Quem trabalha com gerenciamento de projetos já ouviu muitas vezes a seguinte pergunta: "o que faz um gerente de projetos?". Automaticamente a nossa tendência é observar as antigas áreas de conhecimento do PMBOK e prover a explicação. Mas o que acontece muitas vezes é que a resposta padrão "trabalhamos com planejamento e execução de escopo, risco, tempo, comunicação, etc, etc" só confunde ainda mais a cabeça das pessoas.


Há uma série de definições dentro da literatura sobre o tema, porém a que talvez melhor defina o que realmente faz um profissional de gerenciamento de projetos seja: entregar valor, atendendo às expectativas das partes interessadas. E é aí que entra a lógica por trás do tema deste artigo.


Um projeto é um empreendimento que envolve não só um objetivo, mas pessoas, esforço, dinheiro e muita (mas muita) expectativa. Quando apresentamos um cronograma ou um roadmap para as pessoas que patrocinam ou que serão impactadas pelo objetivo do projeto, estamos automaticamente "setando" na cabeça dessas pessoas que as entregas finalmente têm uma data para acontecer, e isso não é um problema, muito pelo contrário. Datas e entregas podem ser negociáveis. No entanto é preciso termos responsabilidade sobre tudo que alinhamos entregar e essa responsabilidade é, definitivamente, inegociável.


Eu sempre digo que a maioria dos artefatos de um projeto podem ser escritos com caneta, porém sugiro que escopo e prazos sejam escritos à lapis. Um pessoa Gerente de Projetos não pode ter vergonha disso, porque isso não nos torna menos responsáveis, muito pelo contrário. Fazer o setup das expectativas de forma correta e realista com os stakeholders (partes interessadas) é exatamente o que se espera de uma pessoa Gerente de Projetos.


Como todos nós sabemos, todo o planejamento tem riscos. Riscos são incertezas e boa parte deles tem pouca margem de mitigação, principalmente aqueles que detêm maior grau de dependências com fatores externos. Por este motivo, algumas entregas podem sofrer mudanças em relação ao que foi planejado. Mas isso é um processo sintomático, quer dizer, nós já sabemos com antecedência o que pode não estar "on tracking" e atuar para renegociarmos as condições de entrega.

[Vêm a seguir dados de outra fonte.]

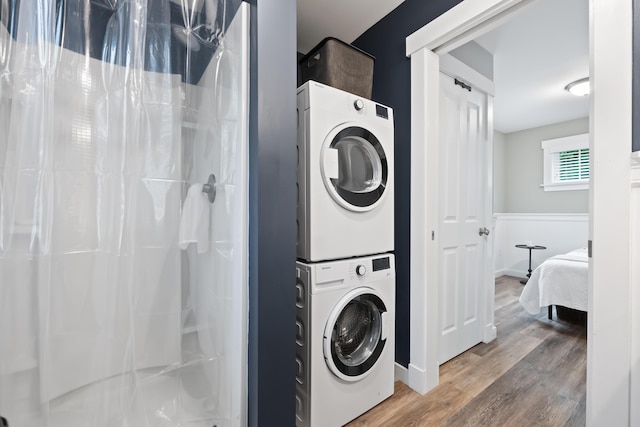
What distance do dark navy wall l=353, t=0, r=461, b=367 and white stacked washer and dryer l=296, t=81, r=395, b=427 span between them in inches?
9.1

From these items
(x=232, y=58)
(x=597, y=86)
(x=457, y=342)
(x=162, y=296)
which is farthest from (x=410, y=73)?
(x=457, y=342)

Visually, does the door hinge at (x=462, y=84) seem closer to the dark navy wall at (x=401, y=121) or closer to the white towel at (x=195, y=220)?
the dark navy wall at (x=401, y=121)

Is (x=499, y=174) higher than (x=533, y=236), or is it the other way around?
(x=499, y=174)

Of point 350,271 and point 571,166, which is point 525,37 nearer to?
point 350,271

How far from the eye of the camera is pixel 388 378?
5.36 ft

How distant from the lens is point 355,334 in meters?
1.59

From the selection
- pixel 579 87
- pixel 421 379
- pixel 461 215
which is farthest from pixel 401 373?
pixel 579 87

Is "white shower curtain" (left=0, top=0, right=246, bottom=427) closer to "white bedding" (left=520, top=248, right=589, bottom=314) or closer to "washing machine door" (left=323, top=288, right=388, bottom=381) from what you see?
"washing machine door" (left=323, top=288, right=388, bottom=381)

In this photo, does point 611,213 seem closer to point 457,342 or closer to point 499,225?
point 457,342

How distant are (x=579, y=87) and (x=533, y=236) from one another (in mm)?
2445

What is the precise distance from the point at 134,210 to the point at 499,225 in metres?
5.46

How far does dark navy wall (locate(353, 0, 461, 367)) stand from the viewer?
1821mm

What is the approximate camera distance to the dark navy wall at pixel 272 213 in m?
1.05

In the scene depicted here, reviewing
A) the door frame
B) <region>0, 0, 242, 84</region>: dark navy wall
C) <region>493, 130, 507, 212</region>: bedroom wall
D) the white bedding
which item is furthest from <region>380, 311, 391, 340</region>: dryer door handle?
<region>493, 130, 507, 212</region>: bedroom wall
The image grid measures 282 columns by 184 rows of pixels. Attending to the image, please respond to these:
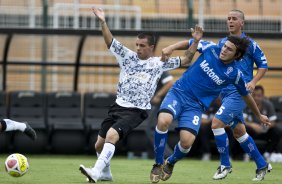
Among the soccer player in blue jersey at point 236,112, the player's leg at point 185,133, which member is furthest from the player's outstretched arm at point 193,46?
the soccer player in blue jersey at point 236,112

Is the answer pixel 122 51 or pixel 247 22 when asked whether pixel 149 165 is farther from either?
pixel 247 22

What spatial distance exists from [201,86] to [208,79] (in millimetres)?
124

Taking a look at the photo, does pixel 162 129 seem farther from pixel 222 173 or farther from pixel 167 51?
pixel 222 173

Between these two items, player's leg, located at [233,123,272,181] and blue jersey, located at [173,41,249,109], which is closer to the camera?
blue jersey, located at [173,41,249,109]

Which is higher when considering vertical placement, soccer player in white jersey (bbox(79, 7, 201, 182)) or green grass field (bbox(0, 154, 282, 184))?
soccer player in white jersey (bbox(79, 7, 201, 182))

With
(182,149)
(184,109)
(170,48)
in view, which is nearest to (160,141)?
(182,149)

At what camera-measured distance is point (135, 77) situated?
995 cm

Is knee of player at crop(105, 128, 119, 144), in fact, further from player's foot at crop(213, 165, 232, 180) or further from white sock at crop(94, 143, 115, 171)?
player's foot at crop(213, 165, 232, 180)

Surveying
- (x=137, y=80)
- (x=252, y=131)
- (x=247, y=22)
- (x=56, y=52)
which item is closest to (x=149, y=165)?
(x=252, y=131)

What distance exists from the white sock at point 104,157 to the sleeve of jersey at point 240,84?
6.24 feet

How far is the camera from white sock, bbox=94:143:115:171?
9113mm

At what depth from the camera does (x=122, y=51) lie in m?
10.0

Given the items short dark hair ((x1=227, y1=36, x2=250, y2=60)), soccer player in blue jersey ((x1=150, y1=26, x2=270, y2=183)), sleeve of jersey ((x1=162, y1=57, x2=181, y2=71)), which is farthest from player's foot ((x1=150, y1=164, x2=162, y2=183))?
short dark hair ((x1=227, y1=36, x2=250, y2=60))

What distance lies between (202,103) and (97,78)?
9146 mm
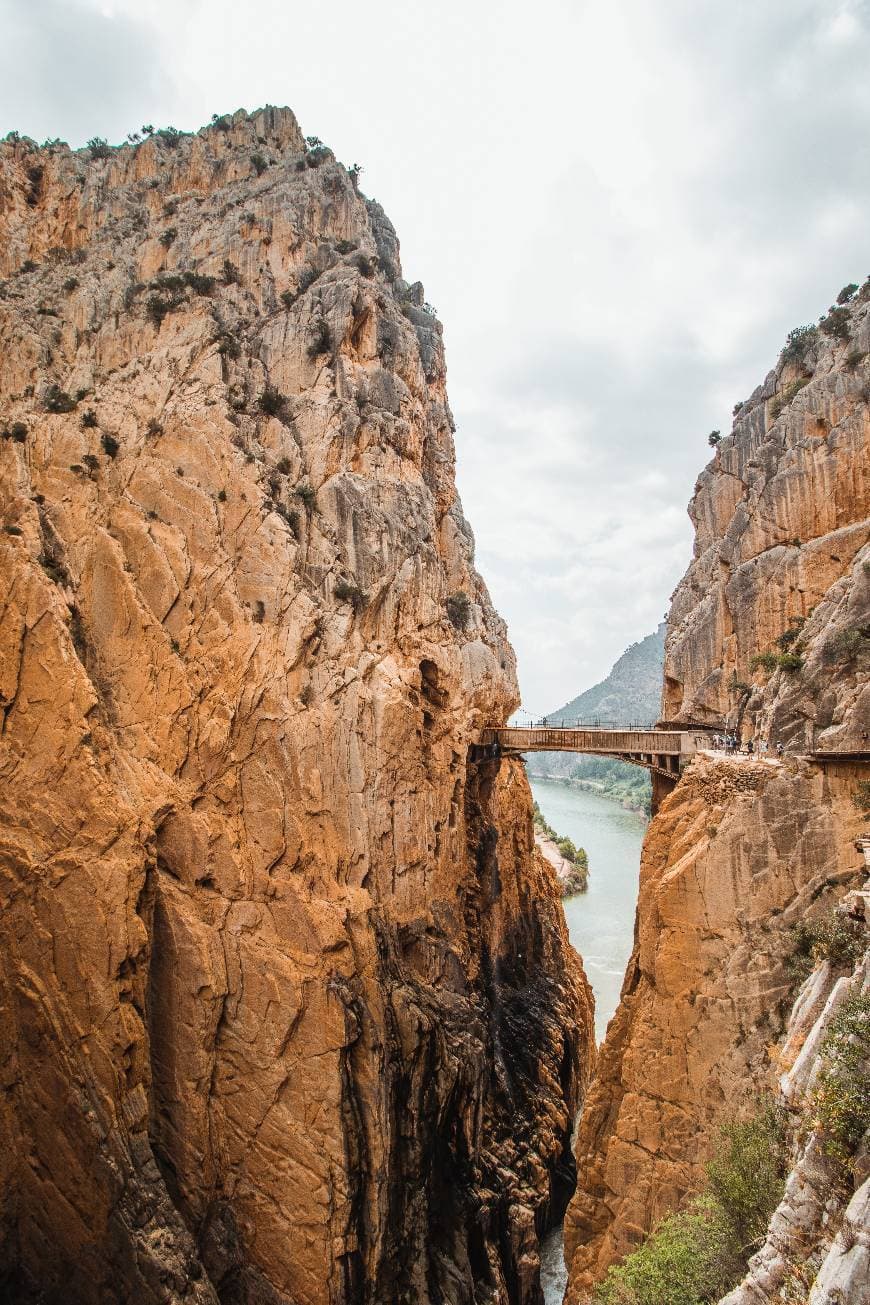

Se problemas "não-mitigáveis" podem acontecer e prazos podem ser negociados, que diferença faz informar antes ou depois?


É aí que mora o grande problema da gestão de projetos: a falta de visibilidade se chocando com a alta expectativa dos stakeholders e esse choque pode provocar problemas irreversíveis. Novamente: entender o que está acontecendo no projeto e saber "dar a má notícia" com antecedência, acompanhada de um plano de ação realista, é o que se espera de uma pessoa gerente de projetos. O que não se espera é que a possibilidade da não-realização de uma entrega seja informada em cima da hora, sem chance de avaliação prévia das opções possíveis. A isso eu dou o nome de má surpresa e pode ter certeza que essa é a que mais impacta na confiança dos stakeholders quanto a capacidade de entrega de um projeto.


Ter responsabilidade na entrega não é necessariamente cumprir com tudo que foi planejado e sim garantir que todos estão alinhados com as incertezas e as ações de mitigação para cumprir as entregas. Para garantir a transparência e alinhamento de expectativas, prefira sempre dar a má notícia com antecedencia.